Prezados amigos,
Há alguns anos, em julho/agosto de 2002, escrevi um artigo para ser enviado via e-mail ao jornalista Boris Casoy, à época apresentador do Jornal das Record. Tudo porque, ao noticiar atrasos de embarques e desembarques de vôos nacionais, o citado jornalista “desceu o pau” na Aeronáutica, responsabilizando-a por aquelas “inconveniências”, citando que o Brasil estava igual “á África”.
Não sabia, com certeza, o âncora da Record, que um dos radares responsáveis oela integração (conexão) entre Rio de Janeiro, São Paulo e Brasília, estava inoperante, em manutenção. Assim, o sistema operava “convencional”, obrigando a um espaçamento maior entre as aeronaves em operações de pousos e decolagens, o que acarretaria, por via de conseqüência, em aumento do tempo para a execução destas operações, de tal forma que a demora de cinco minutos no início de um vôo em Curitiba redundaria num atraso de três a quatro horas ao final da jornada, por exemplo em Recife ou Fortaleza.
Acontece que a Aeronáutica já vinha solicitando a liberação de recursos, não representando isto em aumento do orçamento aprovado, para que tais manutenções periódicas, modernização de equipamentos e finalização da integração dos radares dos CINDACTA (Curitiba, Brasília, Recife e Manaus) fossem realizadas. Insisto: não seria aporte de recursos públicos e, sim, o repasse de recursos já arrecadados para tal fim!

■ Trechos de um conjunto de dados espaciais

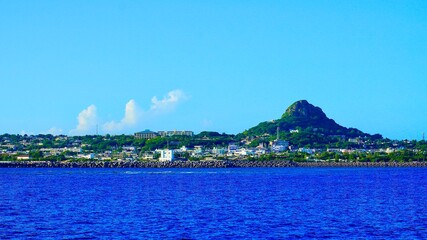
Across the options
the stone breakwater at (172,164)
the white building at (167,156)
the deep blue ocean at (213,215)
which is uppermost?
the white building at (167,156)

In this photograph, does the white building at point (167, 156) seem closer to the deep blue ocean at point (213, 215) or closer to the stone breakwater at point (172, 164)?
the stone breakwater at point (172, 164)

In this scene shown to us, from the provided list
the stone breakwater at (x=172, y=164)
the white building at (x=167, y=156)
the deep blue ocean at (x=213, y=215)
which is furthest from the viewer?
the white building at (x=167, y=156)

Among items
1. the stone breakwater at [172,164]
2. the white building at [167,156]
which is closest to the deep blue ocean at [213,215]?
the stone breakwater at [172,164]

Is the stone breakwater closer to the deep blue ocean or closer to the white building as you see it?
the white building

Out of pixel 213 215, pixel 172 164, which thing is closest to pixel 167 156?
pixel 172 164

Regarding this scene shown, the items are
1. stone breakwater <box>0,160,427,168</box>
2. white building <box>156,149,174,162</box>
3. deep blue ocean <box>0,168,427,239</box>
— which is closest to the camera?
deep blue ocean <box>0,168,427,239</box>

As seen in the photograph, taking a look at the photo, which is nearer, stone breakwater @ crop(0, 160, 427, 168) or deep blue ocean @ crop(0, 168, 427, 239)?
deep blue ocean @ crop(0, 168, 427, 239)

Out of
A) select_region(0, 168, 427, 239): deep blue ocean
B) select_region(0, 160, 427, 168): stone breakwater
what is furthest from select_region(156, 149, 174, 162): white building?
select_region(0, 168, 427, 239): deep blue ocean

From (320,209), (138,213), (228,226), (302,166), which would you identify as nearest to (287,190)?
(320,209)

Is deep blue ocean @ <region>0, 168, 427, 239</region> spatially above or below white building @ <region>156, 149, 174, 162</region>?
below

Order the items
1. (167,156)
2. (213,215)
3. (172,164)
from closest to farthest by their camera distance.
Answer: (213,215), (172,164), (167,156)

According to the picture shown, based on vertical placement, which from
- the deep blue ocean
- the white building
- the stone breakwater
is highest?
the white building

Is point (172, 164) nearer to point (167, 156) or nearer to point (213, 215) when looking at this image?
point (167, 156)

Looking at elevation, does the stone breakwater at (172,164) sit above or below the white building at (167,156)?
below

---

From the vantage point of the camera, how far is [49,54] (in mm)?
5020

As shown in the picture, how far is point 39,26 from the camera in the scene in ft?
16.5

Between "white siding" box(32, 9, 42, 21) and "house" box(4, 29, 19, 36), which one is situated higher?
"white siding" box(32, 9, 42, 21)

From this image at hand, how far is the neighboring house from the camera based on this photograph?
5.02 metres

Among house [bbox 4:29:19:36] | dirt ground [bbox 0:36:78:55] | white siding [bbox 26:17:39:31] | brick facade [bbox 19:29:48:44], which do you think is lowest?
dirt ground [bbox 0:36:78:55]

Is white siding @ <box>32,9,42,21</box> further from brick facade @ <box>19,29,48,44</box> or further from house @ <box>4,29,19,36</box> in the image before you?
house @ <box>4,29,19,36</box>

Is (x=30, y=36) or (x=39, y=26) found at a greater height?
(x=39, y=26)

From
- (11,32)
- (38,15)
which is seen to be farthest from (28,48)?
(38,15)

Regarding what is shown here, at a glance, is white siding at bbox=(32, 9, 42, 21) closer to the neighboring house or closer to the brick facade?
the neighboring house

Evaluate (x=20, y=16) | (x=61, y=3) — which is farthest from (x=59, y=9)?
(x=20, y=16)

==

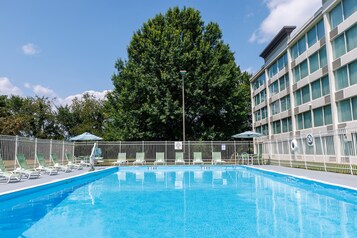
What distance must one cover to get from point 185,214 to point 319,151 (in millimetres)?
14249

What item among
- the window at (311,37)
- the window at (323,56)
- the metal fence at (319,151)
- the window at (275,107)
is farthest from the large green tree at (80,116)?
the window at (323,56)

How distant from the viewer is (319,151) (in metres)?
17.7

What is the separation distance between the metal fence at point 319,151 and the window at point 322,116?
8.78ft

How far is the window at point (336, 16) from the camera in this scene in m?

■ Conjunto de tarefas
a - Extraia do texto sobre os atrasos de voos tudo o que vai de "Não sabia, com" até "Recife ou Fortaleza.".
b - Quais linhas dos registros contêm a palavra "crop"? Selecione todas elas.

■ Conjunto de respostas
a -
Não sabia, com certeza, o âncora da Record, que um dos radares responsáveis oela integração (conexão) entre Rio de Janeiro, São Paulo e Brasília, estava inoperante, em manutenção. Assim, o sistema operava “convencional”, obrigando a um espaçamento maior entre as aeronaves em operações de pousos e decolagens, o que acarretaria, por via de conseqüência, em aumento do tempo para a execução destas operações, de tal forma que a demora de cinco minutos no início de um vôo em Curitiba redundaria num atraso de três a quatro horas ao final da jornada, por exemplo em Recife ou Fortaleza.

b -
As seen in the photograph, taking a look at the photo, which is nearer, stone breakwater @ crop(0, 160, 427, 168) or deep blue ocean @ crop(0, 168, 427, 239)?
deep blue ocean @ crop(0, 168, 427, 239)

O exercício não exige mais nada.